- [EXERCISE DETAILS] Swap "chrome wheel spoke" for "wheel spoke" everywhere it appears in the records below, and leave everything else unchanged.

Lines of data
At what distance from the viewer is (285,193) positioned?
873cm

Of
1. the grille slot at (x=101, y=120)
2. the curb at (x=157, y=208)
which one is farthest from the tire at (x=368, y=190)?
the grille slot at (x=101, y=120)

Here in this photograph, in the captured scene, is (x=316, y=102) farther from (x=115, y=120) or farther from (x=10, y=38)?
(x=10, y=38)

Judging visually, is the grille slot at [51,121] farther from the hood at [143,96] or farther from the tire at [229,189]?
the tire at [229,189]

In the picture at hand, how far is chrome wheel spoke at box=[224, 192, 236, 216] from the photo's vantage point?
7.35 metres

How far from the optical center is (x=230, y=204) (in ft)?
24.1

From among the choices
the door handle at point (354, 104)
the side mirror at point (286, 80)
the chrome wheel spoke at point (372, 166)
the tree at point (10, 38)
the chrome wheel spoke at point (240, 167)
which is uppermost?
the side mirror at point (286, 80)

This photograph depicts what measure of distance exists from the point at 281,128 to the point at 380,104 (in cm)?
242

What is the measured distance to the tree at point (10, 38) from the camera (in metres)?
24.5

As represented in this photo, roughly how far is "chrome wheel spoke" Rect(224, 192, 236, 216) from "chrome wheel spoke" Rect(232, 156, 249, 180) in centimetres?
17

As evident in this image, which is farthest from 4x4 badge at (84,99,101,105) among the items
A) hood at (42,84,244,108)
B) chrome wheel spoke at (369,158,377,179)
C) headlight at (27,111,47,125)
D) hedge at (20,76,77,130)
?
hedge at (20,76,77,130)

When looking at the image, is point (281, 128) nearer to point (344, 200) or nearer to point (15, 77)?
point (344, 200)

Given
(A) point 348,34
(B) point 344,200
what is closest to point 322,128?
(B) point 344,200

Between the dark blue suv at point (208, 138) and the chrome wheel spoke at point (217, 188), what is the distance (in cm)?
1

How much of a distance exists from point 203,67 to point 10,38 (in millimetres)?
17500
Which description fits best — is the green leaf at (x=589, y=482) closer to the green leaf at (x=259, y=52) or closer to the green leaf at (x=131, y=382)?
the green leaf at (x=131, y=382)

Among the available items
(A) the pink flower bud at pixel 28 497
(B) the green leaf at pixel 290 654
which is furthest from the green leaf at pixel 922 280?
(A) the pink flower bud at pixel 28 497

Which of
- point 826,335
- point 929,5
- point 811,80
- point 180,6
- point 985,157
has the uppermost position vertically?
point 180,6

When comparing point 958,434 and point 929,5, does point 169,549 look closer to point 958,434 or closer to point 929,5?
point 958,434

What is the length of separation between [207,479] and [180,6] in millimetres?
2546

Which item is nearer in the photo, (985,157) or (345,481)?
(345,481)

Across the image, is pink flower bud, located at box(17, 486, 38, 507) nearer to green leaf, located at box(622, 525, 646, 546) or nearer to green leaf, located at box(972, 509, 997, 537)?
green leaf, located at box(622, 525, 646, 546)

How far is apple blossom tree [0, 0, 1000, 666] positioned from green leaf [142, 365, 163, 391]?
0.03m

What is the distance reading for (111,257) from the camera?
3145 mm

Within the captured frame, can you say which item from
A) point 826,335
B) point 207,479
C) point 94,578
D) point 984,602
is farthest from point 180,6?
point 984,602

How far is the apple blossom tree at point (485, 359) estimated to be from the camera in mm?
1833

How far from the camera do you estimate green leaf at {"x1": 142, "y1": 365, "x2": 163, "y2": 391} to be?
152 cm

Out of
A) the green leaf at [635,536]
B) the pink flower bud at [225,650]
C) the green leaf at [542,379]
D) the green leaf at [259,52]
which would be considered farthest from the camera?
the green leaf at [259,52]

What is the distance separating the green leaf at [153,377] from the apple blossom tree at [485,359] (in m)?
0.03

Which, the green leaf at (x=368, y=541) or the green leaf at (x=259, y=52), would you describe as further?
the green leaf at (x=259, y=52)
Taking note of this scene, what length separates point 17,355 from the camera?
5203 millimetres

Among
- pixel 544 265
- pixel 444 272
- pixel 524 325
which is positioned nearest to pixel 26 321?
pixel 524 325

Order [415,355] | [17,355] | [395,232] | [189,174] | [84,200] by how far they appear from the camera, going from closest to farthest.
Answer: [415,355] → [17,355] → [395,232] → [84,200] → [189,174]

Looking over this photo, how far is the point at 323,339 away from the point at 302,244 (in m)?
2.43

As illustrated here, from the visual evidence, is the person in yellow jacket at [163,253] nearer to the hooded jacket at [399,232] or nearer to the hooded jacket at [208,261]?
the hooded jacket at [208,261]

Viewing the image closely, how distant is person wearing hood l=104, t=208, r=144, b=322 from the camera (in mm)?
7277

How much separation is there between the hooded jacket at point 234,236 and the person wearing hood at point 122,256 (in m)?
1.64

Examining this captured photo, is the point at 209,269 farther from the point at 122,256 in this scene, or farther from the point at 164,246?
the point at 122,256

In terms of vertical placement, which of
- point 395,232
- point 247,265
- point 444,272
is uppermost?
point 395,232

- [ANSWER TO THIS TASK]
At what distance from the viewer is (285,193) positioned?
873cm

Of
1. the grille slot at (x=101, y=120)
2. the curb at (x=157, y=208)
which one is farthest from the tire at (x=368, y=190)?
the grille slot at (x=101, y=120)

Here in this photograph, in the captured scene, is (x=316, y=102) farther from (x=115, y=120) or farther from (x=10, y=38)?
(x=10, y=38)

Judging visually, is the grille slot at [51,121] farther from the hood at [143,96] or farther from the tire at [229,189]?
the tire at [229,189]

In the picture at hand, how far is wheel spoke at box=[224, 192, 236, 216] from the photo's vantage point?
7.35 metres

How far from the optical center is (x=230, y=204) (in ft)?
24.1

From among the choices
the door handle at point (354, 104)
the side mirror at point (286, 80)
the wheel spoke at point (372, 166)
the tree at point (10, 38)
the wheel spoke at point (240, 167)
which is uppermost?
the side mirror at point (286, 80)

This photograph depicts what measure of distance exists from the point at 281,128 to the point at 380,104 (in cm)?
242

What is the measured distance to the tree at point (10, 38) from the camera (in metres)?
24.5

As represented in this photo, roughly how far is "wheel spoke" Rect(224, 192, 236, 216) from "wheel spoke" Rect(232, 156, 249, 180) in centimetres?
17

As evident in this image, which is farthest from 4x4 badge at (84,99,101,105) among the items
A) hood at (42,84,244,108)
B) wheel spoke at (369,158,377,179)
C) headlight at (27,111,47,125)
D) hedge at (20,76,77,130)
?
hedge at (20,76,77,130)

When looking at the image, is point (281, 128) nearer to point (344, 200) or nearer to point (15, 77)?
point (344, 200)

Given
(A) point 348,34
(B) point 344,200
what is closest to point 322,128?
(B) point 344,200

Between the dark blue suv at point (208, 138) and the wheel spoke at point (217, 188), what is the distance (in cm)?
1

How much of a distance exists from point 203,67 to point 10,38 (in millimetres)?
17500
Which description fits best — is the green leaf at (x=589, y=482) closer to the green leaf at (x=259, y=52) or closer to the green leaf at (x=131, y=382)?
the green leaf at (x=131, y=382)

Among the available items
(A) the pink flower bud at pixel 28 497
(B) the green leaf at pixel 290 654
which is furthest from the green leaf at pixel 922 280?
(A) the pink flower bud at pixel 28 497

Which of
- point 826,335
- point 929,5
- point 811,80
- point 180,6
- point 985,157
has the uppermost position vertically?
point 180,6

When comparing point 958,434 and point 929,5, does point 169,549 look closer to point 958,434 or closer to point 929,5?
point 958,434

What is the length of separation between [207,479] and [180,6] in millimetres?
2546

Which item is nearer in the photo, (985,157) or (345,481)?
(345,481)

Across the image, is pink flower bud, located at box(17, 486, 38, 507) nearer to green leaf, located at box(622, 525, 646, 546) or nearer to green leaf, located at box(972, 509, 997, 537)?
green leaf, located at box(622, 525, 646, 546)

How far is apple blossom tree [0, 0, 1000, 666] positioned from green leaf [142, 365, 163, 391]?
0.03m

What is the distance reading for (111,257) from the camera?
3145 mm

Within the captured frame, can you say which item from
A) point 826,335
B) point 207,479
C) point 94,578
D) point 984,602
is farthest from point 180,6?
point 984,602

How far is the apple blossom tree at point (485, 359) estimated to be from the camera in mm?
1833

How far from the camera do you estimate green leaf at {"x1": 142, "y1": 365, "x2": 163, "y2": 391} to be?
152 cm

Out of
A) the green leaf at [635,536]
B) the pink flower bud at [225,650]
C) the green leaf at [542,379]
D) the green leaf at [259,52]
which would be considered farthest from the camera?
the green leaf at [259,52]

What is the distance separating the green leaf at [153,377] from the apple blossom tree at [485,359] (in m)?
0.03

Which, the green leaf at (x=368, y=541) or the green leaf at (x=259, y=52), would you describe as further?
the green leaf at (x=259, y=52)
Taking note of this scene, what length separates point 17,355 from the camera?
5203 millimetres

Among
- pixel 544 265
- pixel 444 272
- pixel 524 325
which is positioned nearest to pixel 26 321?
pixel 524 325

Order [415,355] | [17,355] | [395,232] | [189,174] | [84,200] by how far they appear from the camera, going from closest to farthest.
Answer: [415,355] → [17,355] → [395,232] → [84,200] → [189,174]

Looking over this photo, how far is the point at 323,339 away from the point at 302,244 (in m)?
2.43

As illustrated here, from the visual evidence, is the person in yellow jacket at [163,253] nearer to the hooded jacket at [399,232] or nearer to the hooded jacket at [208,261]?
the hooded jacket at [208,261]

Viewing the image closely, how distant is person wearing hood l=104, t=208, r=144, b=322 from the camera (in mm)?
7277

How much separation is there between the hooded jacket at point 234,236 and the person wearing hood at point 122,256 (in m)?
1.64

Examining this captured photo, is the point at 209,269 farther from the point at 122,256 in this scene, or farther from the point at 164,246?
the point at 122,256

In terms of vertical placement, which of
- point 395,232
- point 247,265
- point 444,272
is uppermost?
point 395,232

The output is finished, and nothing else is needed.